◆ **TASK TO COMPLETE**: In the records below, find each line with "United" and copy it.

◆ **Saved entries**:
▼

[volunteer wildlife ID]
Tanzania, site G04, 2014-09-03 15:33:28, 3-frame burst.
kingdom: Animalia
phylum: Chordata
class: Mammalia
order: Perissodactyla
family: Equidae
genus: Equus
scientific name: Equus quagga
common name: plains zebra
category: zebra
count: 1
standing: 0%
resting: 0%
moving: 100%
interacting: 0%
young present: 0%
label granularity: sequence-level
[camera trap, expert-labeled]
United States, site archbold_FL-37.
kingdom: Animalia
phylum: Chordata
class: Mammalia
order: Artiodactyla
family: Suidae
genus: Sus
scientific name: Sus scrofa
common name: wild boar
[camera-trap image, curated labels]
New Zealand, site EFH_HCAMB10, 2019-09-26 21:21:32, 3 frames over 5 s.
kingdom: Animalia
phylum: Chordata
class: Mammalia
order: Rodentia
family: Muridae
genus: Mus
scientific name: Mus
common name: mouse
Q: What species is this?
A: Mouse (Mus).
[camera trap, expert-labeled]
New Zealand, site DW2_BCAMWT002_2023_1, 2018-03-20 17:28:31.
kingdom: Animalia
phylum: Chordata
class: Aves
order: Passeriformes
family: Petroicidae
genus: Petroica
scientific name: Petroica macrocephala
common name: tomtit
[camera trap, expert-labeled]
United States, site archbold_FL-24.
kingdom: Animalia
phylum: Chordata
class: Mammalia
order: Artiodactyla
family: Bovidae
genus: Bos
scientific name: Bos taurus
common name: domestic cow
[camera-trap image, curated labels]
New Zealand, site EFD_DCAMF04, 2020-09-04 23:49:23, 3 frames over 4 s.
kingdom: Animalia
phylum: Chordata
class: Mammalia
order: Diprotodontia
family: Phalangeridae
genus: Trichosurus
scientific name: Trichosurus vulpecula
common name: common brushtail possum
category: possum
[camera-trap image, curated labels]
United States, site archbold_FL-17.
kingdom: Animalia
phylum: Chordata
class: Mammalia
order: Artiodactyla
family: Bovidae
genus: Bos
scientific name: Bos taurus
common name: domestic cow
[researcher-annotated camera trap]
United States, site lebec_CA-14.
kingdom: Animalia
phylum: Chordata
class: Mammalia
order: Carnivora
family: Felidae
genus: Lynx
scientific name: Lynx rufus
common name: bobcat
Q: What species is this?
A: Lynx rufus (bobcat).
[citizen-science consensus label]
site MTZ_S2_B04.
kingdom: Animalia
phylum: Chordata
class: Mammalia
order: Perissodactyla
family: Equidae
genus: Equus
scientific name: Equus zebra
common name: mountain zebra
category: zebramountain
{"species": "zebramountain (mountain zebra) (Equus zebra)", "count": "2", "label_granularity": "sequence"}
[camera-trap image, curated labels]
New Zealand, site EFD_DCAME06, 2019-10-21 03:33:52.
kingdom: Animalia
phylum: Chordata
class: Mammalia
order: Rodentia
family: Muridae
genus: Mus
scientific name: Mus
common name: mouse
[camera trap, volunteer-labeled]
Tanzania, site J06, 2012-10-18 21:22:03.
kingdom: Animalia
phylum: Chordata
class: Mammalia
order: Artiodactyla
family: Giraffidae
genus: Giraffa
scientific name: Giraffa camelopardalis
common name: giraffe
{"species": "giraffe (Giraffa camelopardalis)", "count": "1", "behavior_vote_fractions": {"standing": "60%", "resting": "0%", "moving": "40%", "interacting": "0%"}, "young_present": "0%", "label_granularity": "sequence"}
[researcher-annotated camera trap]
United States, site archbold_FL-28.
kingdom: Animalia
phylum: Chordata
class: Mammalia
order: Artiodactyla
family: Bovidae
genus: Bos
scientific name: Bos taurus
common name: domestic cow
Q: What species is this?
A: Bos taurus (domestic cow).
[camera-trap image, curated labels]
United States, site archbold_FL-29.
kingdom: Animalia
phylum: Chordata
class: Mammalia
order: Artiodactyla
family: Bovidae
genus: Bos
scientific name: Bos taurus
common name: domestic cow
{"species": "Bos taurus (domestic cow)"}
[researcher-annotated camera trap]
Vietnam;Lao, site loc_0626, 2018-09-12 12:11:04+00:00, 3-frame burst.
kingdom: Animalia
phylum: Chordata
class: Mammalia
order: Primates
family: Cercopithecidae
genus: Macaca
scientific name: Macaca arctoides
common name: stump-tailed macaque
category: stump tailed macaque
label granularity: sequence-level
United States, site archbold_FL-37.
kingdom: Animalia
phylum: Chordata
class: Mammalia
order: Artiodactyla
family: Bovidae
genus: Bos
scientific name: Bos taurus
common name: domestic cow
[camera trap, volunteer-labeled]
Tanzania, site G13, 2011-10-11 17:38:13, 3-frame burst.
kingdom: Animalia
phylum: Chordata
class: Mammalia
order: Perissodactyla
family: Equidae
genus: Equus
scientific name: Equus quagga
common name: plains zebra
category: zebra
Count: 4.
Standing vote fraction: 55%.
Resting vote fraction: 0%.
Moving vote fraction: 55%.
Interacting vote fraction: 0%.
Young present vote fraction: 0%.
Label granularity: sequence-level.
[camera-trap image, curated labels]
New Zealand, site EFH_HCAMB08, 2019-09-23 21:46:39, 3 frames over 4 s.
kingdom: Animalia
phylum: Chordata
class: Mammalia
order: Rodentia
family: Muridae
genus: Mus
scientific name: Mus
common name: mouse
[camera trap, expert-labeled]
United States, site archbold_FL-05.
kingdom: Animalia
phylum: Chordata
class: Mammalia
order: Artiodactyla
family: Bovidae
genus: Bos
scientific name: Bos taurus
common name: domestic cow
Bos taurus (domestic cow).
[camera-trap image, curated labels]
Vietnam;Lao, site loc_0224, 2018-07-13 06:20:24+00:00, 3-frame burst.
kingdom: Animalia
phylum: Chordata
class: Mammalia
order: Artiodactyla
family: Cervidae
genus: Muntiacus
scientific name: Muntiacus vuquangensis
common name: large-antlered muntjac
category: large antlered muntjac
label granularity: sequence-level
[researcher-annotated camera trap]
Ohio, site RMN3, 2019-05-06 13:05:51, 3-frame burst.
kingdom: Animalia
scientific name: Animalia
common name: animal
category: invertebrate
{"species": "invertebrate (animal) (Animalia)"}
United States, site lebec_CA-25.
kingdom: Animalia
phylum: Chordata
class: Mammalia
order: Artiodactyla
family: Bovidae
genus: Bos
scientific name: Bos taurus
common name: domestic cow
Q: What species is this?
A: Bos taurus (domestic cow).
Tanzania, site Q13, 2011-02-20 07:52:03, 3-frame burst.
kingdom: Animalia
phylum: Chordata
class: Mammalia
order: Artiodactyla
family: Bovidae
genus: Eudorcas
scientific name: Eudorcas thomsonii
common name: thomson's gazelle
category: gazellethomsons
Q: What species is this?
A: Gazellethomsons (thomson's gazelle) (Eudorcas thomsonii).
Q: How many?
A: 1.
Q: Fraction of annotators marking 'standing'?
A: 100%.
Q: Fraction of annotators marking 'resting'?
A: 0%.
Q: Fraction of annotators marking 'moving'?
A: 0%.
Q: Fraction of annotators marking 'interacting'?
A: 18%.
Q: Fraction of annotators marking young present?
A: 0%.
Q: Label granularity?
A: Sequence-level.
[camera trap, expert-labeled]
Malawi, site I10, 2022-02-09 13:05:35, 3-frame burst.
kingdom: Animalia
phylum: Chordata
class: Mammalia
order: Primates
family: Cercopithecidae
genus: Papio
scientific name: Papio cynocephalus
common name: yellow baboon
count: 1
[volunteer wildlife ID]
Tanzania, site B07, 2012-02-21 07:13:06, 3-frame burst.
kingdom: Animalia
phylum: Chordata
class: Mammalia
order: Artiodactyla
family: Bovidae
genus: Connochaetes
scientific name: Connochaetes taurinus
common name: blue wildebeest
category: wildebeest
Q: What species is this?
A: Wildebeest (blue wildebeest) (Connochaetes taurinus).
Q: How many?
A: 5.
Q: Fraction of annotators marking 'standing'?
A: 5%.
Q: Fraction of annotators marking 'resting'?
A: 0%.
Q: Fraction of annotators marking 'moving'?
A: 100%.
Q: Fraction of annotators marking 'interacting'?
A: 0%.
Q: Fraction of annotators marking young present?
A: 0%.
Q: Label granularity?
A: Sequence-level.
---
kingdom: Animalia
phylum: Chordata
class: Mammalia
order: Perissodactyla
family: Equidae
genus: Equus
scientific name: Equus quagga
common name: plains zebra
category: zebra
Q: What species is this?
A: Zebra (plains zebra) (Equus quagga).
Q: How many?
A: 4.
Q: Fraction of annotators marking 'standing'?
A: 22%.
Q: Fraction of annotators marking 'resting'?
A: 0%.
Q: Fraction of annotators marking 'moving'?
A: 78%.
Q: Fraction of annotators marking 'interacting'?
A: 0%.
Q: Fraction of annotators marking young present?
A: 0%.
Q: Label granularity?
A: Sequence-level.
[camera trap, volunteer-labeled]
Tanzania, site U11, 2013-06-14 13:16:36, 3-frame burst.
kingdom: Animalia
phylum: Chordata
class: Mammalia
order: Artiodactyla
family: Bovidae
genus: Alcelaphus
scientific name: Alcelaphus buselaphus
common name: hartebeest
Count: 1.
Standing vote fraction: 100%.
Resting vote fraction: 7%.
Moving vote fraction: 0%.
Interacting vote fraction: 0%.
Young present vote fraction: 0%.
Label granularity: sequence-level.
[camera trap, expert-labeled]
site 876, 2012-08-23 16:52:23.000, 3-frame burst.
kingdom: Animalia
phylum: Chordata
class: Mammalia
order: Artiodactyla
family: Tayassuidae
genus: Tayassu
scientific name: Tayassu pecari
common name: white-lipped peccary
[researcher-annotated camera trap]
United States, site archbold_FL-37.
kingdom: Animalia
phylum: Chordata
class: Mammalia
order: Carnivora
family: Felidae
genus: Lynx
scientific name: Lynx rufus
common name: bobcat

▲

◆ **ANSWER TO THIS EXERCISE**:
United States, site archbold_FL-37.
United States, site archbold_FL-24.
United States, site archbold_FL-17.
United States, site lebec_CA-14.
United States, site archbold_FL-28.
United States, site archbold_FL-29.
United States, site archbold_FL-37.
United States, site archbold_FL-05.
United States, site lebec_CA-25.
United States, site archbold_FL-37.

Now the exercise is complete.